All lines in the listing below from the one containing "D☆DATE ★ 月刊TVガイド (2018年4月号) 切り抜き" through the last should be written out exactly, and only those.

▶ **Task inputs**:
*** Begin section ***
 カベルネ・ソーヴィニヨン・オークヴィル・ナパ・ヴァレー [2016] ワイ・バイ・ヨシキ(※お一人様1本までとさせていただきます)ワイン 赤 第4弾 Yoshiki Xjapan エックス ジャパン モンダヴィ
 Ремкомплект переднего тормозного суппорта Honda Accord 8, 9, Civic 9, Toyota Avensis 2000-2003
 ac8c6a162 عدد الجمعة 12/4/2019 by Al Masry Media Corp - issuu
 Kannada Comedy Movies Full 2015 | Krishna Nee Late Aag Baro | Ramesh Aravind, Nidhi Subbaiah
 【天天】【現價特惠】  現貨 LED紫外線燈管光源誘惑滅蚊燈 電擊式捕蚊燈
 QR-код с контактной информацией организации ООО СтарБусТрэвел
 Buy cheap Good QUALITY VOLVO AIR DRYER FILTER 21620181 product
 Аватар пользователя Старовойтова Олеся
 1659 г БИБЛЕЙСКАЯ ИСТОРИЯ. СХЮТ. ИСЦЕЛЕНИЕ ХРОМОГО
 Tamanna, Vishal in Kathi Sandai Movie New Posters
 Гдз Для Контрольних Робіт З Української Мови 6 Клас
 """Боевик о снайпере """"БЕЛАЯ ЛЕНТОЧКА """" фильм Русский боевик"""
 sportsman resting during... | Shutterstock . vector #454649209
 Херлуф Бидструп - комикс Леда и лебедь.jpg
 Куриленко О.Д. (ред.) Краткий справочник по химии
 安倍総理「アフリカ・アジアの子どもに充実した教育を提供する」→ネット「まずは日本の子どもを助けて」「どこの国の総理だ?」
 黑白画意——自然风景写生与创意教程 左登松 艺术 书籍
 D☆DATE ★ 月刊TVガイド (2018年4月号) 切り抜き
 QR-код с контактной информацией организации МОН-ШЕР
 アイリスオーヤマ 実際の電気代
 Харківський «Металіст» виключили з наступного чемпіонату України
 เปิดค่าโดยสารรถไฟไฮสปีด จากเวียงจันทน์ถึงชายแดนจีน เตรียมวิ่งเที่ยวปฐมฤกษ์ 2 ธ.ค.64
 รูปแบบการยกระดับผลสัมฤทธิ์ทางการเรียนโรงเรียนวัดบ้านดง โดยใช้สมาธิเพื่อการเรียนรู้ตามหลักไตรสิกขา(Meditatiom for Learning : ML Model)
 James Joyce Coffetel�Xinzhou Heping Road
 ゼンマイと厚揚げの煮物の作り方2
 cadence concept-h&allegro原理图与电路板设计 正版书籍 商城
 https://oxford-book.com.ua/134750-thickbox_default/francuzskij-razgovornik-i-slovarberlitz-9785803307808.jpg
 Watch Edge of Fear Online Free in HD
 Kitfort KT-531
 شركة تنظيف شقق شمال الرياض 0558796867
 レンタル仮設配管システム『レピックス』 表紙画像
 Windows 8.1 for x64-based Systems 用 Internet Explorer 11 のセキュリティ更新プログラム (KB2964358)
*** End section ***
▶ **Exercise response**:
 D☆DATE ★ 月刊TVガイド (2018年4月号) 切り抜き
 QR-код с контактной информацией организации МОН-ШЕР
 アイリスオーヤマ 実際の電気代
 Харківський «Металіст» виключили з наступного чемпіонату України
 เปิดค่าโดยสารรถไฟไฮสปีด จากเวียงจันทน์ถึงชายแดนจีน เตรียมวิ่งเที่ยวปฐมฤกษ์ 2 ธ.ค.64
 รูปแบบการยกระดับผลสัมฤทธิ์ทางการเรียนโรงเรียนวัดบ้านดง โดยใช้สมาธิเพื่อการเรียนรู้ตามหลักไตรสิกขา(Meditatiom for Learning : ML Model)
 James Joyce Coffetel�Xinzhou Heping Road
 ゼンマイと厚揚げの煮物の作り方2
 cadence concept-h&allegro原理图与电路板设计 正版书籍 商城
 https://oxford-book.com.ua/134750-thickbox_default/francuzskij-razgovornik-i-slovarberlitz-9785803307808.jpg
 Watch Edge of Fear Online Free in HD
 Kitfort KT-531
 شركة تنظيف شقق شمال الرياض 0558796867
 レンタル仮設配管システム『レピックス』 表紙画像
 Windows 8.1 for x64-based Systems 用 Internet Explorer 11 のセキュリティ更新プログラム (KB2964358)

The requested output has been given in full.